Tikkun Ha-Ir Executive Director Judy Baruch unloads bags of gifts for congregants at Congregation Sinai to wrap and distribute on Christmas Eve. (Photo by Andrea Waxman)

This is Shapiro’s fourth year playing Santa, and the ninth year that Tikkun Ha-Ir volunteers will bring gifts and a deli buffet dinner to the capacity crowd of about 60 women and families spending the holiday in temporary shelter at the center.

Donna Rongholt-Migan, the center’s executive director, remembers getting a phone call a decade ago from Tikkun Ha-Ir Executive Director Judy Baruch. “You know, we don’t celebrate Christmas. Is there something that we can do to support your organization over the Christmas holiday?” Baruch had said. Both organizations were new at the time and since then they have worked together to bring joy to people in crisis on Christmas Eve.

“Tikkun Ha-Ir brings all kinds of great presents and merriment. They have a Santa who puts on the red suit and says hello to the kids and takes their wishes and hands out gifts. It’s really a lot of fun,” Rongholt-Migan said.

Tikkun Ha-Ir, pronounced “Teekune hah-ear,” a Hebrew phrase that means “Repair the City,” is a nonprofit that gives Jewish individuals and organizations opportunities to volunteer, participate in social action and study Jewish teachings about social justice.

Among Tikkun Ha-Ir’s projects, one of the largest is the “Glean Machine.” The group collects gently used clothing, toys, books, games, household items, toiletries, bed linens and towels to replenish the stock of community organizations, shelters and agencies.

In addition, Tikkun Ha-Ir volunteers buy, prepare and serve a light dinner each month at the center. “It’s a lot of work,” said Danielle Costello, the center’s volunteer coordinator. Because the kitchen doesn’t have stoves or much other equipment, volunteers must prepare the food elsewhere and bring it ready to serve. Nevertheless, 45 to 50 volunteer groups provide dinners 365 days a year, Costello said. The center provides a simple breakfast and volunteers pack bag lunches for the residents, who are required to leave the center during the day.

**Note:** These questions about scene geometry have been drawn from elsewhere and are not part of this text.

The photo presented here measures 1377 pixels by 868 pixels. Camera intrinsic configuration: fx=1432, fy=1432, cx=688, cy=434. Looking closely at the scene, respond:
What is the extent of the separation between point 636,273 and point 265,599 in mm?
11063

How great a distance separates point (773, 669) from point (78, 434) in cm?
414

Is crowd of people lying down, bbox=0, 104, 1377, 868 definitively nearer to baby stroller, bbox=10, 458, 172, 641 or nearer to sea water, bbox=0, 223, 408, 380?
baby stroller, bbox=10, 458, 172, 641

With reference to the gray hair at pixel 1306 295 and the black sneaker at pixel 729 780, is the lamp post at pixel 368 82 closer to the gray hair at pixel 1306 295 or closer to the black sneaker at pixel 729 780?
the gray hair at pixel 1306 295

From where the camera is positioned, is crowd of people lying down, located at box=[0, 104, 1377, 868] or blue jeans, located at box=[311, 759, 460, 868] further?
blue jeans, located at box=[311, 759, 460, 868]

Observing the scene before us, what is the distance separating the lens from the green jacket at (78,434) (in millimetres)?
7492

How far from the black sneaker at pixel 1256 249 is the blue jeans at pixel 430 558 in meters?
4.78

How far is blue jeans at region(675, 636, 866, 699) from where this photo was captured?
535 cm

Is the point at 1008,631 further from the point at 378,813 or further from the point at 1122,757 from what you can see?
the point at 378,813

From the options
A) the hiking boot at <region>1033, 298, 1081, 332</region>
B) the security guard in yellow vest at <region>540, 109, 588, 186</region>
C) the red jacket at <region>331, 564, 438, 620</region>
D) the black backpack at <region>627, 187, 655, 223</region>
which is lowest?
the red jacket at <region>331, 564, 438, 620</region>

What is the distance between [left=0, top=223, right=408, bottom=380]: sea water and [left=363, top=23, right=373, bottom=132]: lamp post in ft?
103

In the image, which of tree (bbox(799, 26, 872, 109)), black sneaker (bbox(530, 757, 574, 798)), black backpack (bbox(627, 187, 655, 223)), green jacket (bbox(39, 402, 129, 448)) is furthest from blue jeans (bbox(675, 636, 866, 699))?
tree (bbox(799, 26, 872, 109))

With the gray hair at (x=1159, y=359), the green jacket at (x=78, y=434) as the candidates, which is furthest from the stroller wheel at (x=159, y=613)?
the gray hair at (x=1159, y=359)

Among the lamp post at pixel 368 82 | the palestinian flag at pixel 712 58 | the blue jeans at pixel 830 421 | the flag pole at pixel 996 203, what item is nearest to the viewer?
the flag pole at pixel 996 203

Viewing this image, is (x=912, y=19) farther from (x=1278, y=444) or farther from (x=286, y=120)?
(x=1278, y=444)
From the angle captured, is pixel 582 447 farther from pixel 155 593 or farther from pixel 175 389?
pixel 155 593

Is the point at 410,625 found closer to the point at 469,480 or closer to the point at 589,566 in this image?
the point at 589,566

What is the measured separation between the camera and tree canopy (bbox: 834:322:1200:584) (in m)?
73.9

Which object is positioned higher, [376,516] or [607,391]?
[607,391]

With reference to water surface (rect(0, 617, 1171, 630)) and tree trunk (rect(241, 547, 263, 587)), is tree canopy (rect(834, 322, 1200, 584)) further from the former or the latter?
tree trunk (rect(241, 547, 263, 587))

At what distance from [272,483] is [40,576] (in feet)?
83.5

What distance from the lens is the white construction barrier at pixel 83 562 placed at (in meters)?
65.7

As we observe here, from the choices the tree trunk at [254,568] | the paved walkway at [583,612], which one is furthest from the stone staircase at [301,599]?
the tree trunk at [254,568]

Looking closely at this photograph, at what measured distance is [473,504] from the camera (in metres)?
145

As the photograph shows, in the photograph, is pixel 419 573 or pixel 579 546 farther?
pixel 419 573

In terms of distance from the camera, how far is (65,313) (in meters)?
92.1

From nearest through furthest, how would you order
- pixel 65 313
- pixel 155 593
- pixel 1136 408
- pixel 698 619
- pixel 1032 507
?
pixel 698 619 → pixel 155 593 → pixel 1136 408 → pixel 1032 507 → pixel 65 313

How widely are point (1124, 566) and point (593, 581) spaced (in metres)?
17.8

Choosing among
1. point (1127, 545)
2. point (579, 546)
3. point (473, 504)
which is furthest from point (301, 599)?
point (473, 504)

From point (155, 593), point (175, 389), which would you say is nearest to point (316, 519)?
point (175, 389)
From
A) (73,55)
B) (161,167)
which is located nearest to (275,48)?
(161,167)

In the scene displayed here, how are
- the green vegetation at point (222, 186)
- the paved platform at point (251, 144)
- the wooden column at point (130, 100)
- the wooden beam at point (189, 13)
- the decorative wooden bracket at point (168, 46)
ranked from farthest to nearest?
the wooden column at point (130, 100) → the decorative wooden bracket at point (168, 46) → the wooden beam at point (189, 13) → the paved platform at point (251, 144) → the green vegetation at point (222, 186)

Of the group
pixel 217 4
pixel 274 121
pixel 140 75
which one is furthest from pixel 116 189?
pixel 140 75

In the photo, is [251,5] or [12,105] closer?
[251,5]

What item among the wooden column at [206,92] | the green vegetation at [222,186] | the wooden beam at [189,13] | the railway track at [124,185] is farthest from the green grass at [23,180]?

The shelter, located at 845 N. Van Buren St., has the capacity to serve 32 women and eight families, according to Rongholt-Migan. “We have been full every night for forever. I anticipate having a full house on Christmas Eve,” she said.

A volunteer from another organization once told Baruch that the residents she met there on Christmas Day were stunned that somebody had made something for them by hand.

“They just couldn’t get over that somebody thought they were important enough and valuable enough to spend time knitting something for them. These gifts are so much more than just unwrapping something. It really validates that people —strangers, even, care about them,” Baruch said.